On Monday I was roundly berated in front of the rest of the office by a colleague who obviously has time her hands.  My heinous crime?  I never wash up.  Not totally correct.  I don’t drink tea or instant coffee and I wash up my drinking glass myself.  I occasionally use a plate for my lunch (my own plate and part of a picnic set I donated to the office, ditto my knife, fork and tea spoon which I keep on my desk).  Because I’m busy I dump the plate in the washing up bowl and wash up anything left at the end of the day when I’m often the last one in the office.  I don’t expect and have never asked for anyone to wash up for me.  Last Monday I brought in some chilli – in my own bowl – for lunch.  As I was going to wash it up immediately I picked up the washing up bowl with other people’s washing up in it and asked if anyone else had anything that wanted doing.  This bought forth the diatribe from my colleague about how I’m ALWAYS leaving my washing up for other people to do.  It was delivered in one of those ‘ha ha, I sound like I’m making a joke but in actual fact I’ve been desperate to take a pop at you for ages and now is my chance’ voices.

Other mates in the office defended me and – without losing my temper and with a fixed smile on my face – I defended me too.  In a previous job I never got to wash up – the alternative to washing up was dealing with difficult phone calls or actually doing some real work.  Sometimes there were as many as five people crammed into a kitchen built for two and all fighting over who should do the washing up.  I can’t be arsed to fight.

I did the washing up but the comments rankled and made me both annoyed at the rudeness and sad that this person should be so petty when I don’t remember ever having been anything but pleasant and courteous to her (she’s in a minority).  I mentioned it to a mate who said to forget it and that no one else had a problem about it anyway.

On Tuesday we were having a general conversation about transport and it came up that although I occasionally catch a bus when he’s at work (he works shifts), my lovely hub ferries me to work and back when he can.  We like it that way; it gives us extra time together, we sing along to RealXS radio and generally put the world to rights.  According to my antagonistic colleague however, I don’t deserve my hub, he’s far too good to me.  She said that about three times during the conversation – accompanied each time by a glare.  She’s never met my hub, all that she knows of our relationship is what I care to impart in the office, and after twenty-five years of being together, that’s only the tip of the iceberg.  So those comments went to join the washing up jibes in my mental rankle file.

On Wednesday I’d arranged to go out for lunch with two friends for a catch up.  As I’m leaving the office and walking past my colleague’s desk, she says

“Don’t eat too much.”

“What?”

“Don’t eat too much or you won’t be able to concentrate on your work this afternoon.”

“Oh well – if I fall asleep at my desk just chuck a blanket over my head and leave me in peace – please?”  And I’m out of the room.

So in the space of three days I’ve been told that I’m domestically challenged, I don’t deserve my hub, I eat too much and can’t concentrate on work after lunch.
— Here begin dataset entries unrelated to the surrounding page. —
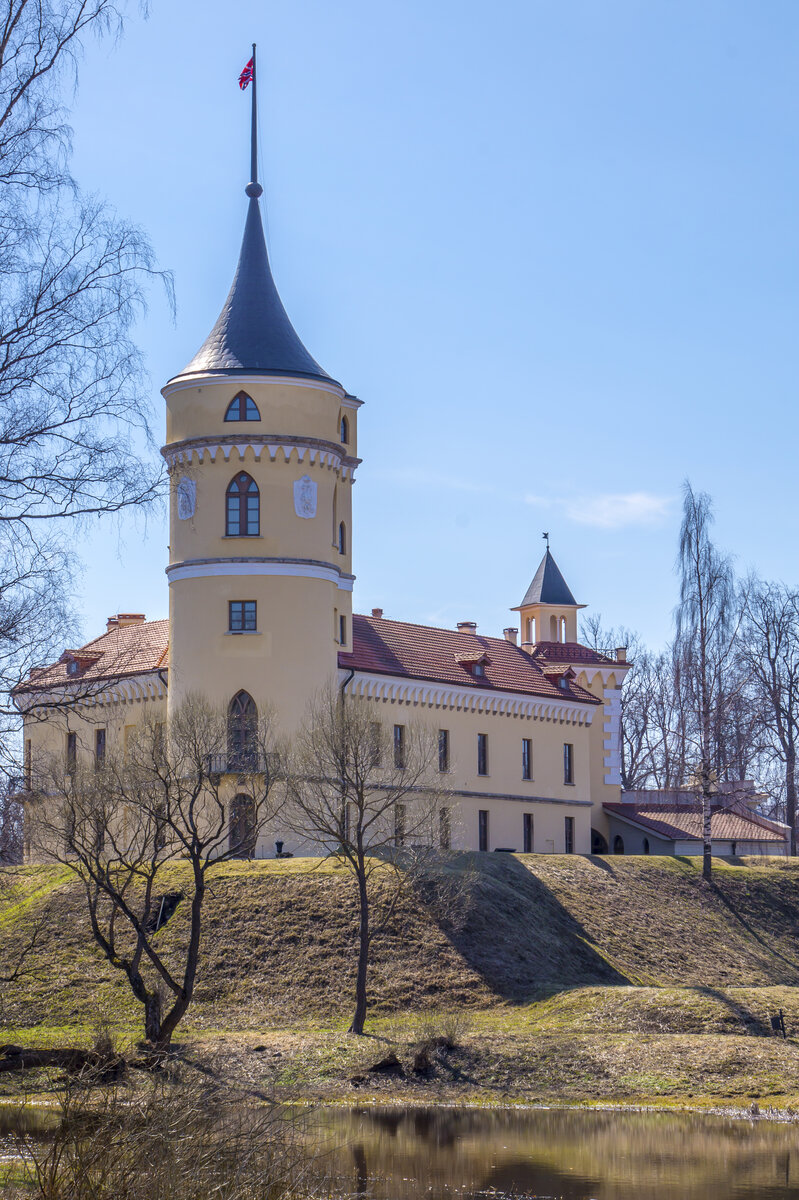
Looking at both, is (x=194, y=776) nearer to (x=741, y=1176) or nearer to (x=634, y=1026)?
(x=634, y=1026)

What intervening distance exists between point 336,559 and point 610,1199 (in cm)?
3161

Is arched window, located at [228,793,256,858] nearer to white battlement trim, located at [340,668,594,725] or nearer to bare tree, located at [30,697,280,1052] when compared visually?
bare tree, located at [30,697,280,1052]

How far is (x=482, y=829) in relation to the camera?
56.9 meters

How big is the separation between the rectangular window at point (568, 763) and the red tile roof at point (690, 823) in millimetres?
2906

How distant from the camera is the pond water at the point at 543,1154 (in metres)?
20.6

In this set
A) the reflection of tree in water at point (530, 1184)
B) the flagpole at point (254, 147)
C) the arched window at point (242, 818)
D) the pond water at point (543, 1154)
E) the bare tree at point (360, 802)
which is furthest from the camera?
the flagpole at point (254, 147)

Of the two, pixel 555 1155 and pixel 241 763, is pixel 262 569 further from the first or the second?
pixel 555 1155

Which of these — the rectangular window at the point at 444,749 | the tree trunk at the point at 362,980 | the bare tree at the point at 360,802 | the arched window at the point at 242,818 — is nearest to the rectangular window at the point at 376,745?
the bare tree at the point at 360,802

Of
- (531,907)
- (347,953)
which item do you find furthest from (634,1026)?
(531,907)

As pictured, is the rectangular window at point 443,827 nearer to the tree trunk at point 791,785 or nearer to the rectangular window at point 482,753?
the rectangular window at point 482,753

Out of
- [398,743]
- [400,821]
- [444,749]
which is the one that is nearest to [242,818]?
[400,821]

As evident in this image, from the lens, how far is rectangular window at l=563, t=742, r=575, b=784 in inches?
2453

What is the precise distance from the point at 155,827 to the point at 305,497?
1560 centimetres

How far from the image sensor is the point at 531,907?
43.9 metres
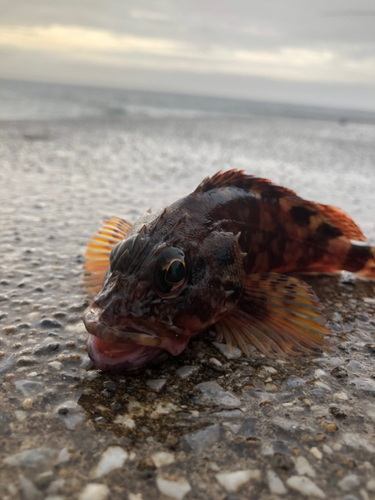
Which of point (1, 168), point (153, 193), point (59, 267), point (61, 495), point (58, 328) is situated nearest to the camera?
point (61, 495)

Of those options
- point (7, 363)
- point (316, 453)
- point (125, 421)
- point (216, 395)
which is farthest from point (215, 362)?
point (7, 363)

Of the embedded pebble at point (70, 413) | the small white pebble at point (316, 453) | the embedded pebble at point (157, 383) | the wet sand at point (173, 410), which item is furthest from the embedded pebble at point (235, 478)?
the embedded pebble at point (70, 413)

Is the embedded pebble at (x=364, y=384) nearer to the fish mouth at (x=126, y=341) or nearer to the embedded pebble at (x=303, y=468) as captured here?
the embedded pebble at (x=303, y=468)

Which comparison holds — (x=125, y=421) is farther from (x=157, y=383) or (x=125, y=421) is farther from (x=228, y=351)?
(x=228, y=351)

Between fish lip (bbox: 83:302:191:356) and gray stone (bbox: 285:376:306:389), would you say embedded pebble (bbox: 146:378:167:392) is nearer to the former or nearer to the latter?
fish lip (bbox: 83:302:191:356)

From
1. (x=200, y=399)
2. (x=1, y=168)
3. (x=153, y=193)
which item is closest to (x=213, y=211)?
(x=200, y=399)

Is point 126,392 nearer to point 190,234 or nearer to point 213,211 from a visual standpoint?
point 190,234
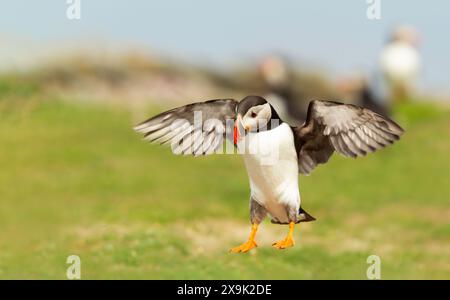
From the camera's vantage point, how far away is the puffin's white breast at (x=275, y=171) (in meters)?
4.30

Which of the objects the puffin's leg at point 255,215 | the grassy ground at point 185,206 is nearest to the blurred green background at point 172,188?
the grassy ground at point 185,206

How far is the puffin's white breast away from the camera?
4305 mm

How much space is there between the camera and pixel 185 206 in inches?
578

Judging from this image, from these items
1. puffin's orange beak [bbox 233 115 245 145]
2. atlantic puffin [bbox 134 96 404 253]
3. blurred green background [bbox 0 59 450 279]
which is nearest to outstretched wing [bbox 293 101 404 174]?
atlantic puffin [bbox 134 96 404 253]

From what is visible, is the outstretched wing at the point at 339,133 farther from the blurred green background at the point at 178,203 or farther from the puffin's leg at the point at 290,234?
the blurred green background at the point at 178,203

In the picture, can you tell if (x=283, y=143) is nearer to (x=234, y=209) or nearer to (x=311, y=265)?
(x=311, y=265)

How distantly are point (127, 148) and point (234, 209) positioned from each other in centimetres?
439

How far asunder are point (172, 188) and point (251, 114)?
12192mm

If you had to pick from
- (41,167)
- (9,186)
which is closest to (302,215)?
(9,186)

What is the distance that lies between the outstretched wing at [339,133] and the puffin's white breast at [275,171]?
100mm

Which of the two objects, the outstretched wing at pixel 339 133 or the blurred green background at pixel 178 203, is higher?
the outstretched wing at pixel 339 133

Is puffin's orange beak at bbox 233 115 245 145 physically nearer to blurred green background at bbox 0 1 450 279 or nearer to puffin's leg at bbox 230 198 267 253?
puffin's leg at bbox 230 198 267 253

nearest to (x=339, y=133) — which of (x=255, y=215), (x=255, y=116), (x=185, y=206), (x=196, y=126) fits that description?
(x=255, y=116)

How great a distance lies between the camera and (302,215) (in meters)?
4.41
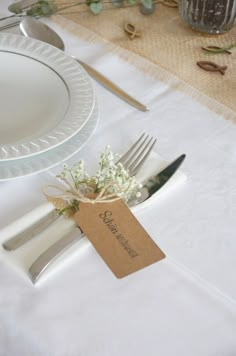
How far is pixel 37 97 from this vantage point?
0.72 m

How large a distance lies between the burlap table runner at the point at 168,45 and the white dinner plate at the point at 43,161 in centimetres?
22

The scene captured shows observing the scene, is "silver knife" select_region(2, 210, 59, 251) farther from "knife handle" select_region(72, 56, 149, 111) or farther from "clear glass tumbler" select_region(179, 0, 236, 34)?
"clear glass tumbler" select_region(179, 0, 236, 34)

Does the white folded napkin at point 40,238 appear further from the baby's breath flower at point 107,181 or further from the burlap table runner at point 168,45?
the burlap table runner at point 168,45

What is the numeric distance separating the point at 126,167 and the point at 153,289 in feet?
0.49

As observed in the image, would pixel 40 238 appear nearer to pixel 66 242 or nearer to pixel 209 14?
pixel 66 242

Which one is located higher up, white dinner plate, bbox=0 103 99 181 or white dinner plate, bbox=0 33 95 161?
white dinner plate, bbox=0 33 95 161

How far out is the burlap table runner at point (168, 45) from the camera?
2.60ft

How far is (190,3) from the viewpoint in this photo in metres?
0.88

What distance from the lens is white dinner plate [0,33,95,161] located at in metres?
0.62

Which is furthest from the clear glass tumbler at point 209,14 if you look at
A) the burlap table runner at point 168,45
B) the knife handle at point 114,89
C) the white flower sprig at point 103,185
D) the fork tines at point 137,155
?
the white flower sprig at point 103,185

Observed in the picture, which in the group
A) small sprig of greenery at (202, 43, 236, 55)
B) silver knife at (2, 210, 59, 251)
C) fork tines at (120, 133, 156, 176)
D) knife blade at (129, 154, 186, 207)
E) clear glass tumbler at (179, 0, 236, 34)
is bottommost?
silver knife at (2, 210, 59, 251)

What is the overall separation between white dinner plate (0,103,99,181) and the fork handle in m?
0.09

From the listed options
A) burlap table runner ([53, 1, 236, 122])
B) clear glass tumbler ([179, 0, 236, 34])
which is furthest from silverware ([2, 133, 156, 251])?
clear glass tumbler ([179, 0, 236, 34])

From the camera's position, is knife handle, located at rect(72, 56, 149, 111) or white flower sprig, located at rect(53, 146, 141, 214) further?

Possibly true – in part at least – but what right does she have to say these things to me – especially in a loud voice so that everyone else in the office can hear?

Why do people have to be so bitchy?  Does my solitary plate in the washing up bowl offend her so much?  Does she boil with ire when she sees me having a crafty snog with my hub before I leave the car in the morning?  In the words of College boy – is she well jeal of me?

My hub got cross when I told him and said that I should make a formal complaint – I thought that was maybe a little harsh but said I’d mention it to the Boss.  The Boss listened and turned a little pale but was sympathetic and said that in the first instance I should politely tell my colleague to stop making personal comments about me.  If she persists, then he’d have a word.  She’ll undoubtedly deny any ill-intent and may even shed a tear or two.

I’ll do it even though I really don’t want the hassle – especially when I’ve given up chocolate for Lent.